AAII - West Suburban Sub-Group in Naperville, IL . . . Newsletter & Information Blog

Saturday, January 20, 2007

Conservative Speculation

Perhaps this sounds like an oxymoron but conservative speculation IS possible, and it's done through warrants.

Simply put, a stock warrant allows you to buy a given stock for a set price at any time during the life of the warrant. When new, warrants usually run three, four, five and sometimes even ten or more years in length. Additionally, unlike with their common stock cousins, the owner has no voting rights, no say in the corporation and receives no dividends. Just the right to buy the stock at a set price during a set time period.

An example might help to explain the value of this. Let's suppose you like XYZ, Inc. Its stock is currently selling for ten dollars per share and you think it's good for twenty dollars per share in the next few years. You could simply buy a hundred shares for one thousand dollars and be done with it. If the stock goes to $20 and you sell, you've made 100%.

On the other hand, you also notice that XYZ, Inc. has warrants selling for one dollar apiece that allow you to buy shares of the company for $15 (but remember it's currently selling for $10, so the warrants are "out of the money"). But let's assume you buy the warrants anyway and the stock rises to $20 (as you thought it would) within the life of those warrants.

Your return when you sell the warrant will be four times as great. You've made 400% on the $4 rise in the value of the warrant. The mathematical bases for this - an investment concept called "parity" - comes in here. Simply put, the maximum any new buyer would ever pay for a $20 stock is obviously $20. The minimum amount any seller of a $20 stock will sell for is $20 also. Consequently, if your warrant gives you the right to buy a $20 stock for $15, the $5 difference has to show up in the value of the warrant. The warrant you bought for $1 you could now sell for $5. But nevertheless, in effect the new buyer will always pay $20 for the stock - either $20 directly in the marketplace, or $5 for the warrant and an additional $15 when exercising the warrant. The money to be made is either in buying the stock for the price ($15) the warrant allows and then selling that stock for its market value ($20), or selling the warrant for a price ($5) reflecting its increase ($4) in value. So all things being equal, parity is the invisible referee of the market place.
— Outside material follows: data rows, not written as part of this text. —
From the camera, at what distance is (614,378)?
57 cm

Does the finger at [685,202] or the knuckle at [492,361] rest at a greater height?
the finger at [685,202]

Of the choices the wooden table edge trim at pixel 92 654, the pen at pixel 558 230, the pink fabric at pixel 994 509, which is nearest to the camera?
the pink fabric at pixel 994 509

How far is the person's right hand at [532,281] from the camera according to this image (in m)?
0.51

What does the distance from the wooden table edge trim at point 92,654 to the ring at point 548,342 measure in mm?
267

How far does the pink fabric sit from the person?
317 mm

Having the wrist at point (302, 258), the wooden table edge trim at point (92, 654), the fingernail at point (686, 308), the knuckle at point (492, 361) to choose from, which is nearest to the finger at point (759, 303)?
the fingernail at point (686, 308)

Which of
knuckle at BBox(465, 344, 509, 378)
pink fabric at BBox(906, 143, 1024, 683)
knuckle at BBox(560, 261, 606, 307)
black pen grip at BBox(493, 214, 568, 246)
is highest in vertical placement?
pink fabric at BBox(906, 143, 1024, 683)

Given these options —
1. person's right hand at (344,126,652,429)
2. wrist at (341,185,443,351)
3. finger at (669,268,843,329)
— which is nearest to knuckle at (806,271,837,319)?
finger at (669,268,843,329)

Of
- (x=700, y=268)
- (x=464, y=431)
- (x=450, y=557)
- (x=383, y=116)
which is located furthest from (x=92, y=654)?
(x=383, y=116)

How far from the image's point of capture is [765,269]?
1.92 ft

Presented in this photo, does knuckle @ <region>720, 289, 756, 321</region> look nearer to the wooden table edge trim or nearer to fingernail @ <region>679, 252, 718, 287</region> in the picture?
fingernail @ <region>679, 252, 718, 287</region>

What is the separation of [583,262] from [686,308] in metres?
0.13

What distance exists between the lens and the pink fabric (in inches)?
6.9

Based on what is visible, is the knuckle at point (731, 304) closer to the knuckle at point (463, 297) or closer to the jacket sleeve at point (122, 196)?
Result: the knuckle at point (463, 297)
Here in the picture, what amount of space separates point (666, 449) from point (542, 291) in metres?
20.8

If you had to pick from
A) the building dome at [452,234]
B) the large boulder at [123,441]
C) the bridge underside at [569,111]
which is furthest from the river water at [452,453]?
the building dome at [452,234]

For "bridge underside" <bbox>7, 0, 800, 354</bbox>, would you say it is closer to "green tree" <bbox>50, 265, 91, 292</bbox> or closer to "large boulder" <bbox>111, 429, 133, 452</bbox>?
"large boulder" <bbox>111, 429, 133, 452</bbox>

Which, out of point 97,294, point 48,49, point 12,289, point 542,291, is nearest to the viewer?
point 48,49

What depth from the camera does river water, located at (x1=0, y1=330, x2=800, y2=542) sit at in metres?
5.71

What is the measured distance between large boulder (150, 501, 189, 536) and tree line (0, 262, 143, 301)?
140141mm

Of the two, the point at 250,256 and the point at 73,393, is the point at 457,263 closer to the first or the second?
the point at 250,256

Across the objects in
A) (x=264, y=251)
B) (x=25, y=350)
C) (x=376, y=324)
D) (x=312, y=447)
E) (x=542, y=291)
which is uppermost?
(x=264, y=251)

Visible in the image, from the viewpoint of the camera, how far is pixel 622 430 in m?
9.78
The biggest benefit in using warrants is - if you are correct about both the growth and the timing of the growth - you can substantially leverage your returns. (You only had to put out $1 to buy the warrant as opposed to $10 for the stock.) But the key here is the timing. If you're wrong, and the stock doesn't go higher than the exercise price before the expiration date of the warrants, then you are out of luck. The warrants expire worthless and you lose.

With the stocks themselves, a month or year may not make a difference. With warrants, this time factor is crucial. And it is the key reason to buy warrants in the first place.

So here's how to go about picking and using warrants. First and foremost, make sure you like the company you are investing in, and that careful research has convinced you it will grow.

Next, check to see if the company has warrants available. And finally, make a complete and thorough check of the expiration date and the conditions, if any, of the warrants. Do you feel the stock will grow to your target price before the warrants expire? It does you no good if the stock reaches the price you projected six months after the warrants have expired.

Lastly, and perhaps most importantly, check to see what the institutions and the insiders are doing with the company's stock. Are they buying and selling? You can find this out by checking the S&P Stock Guide.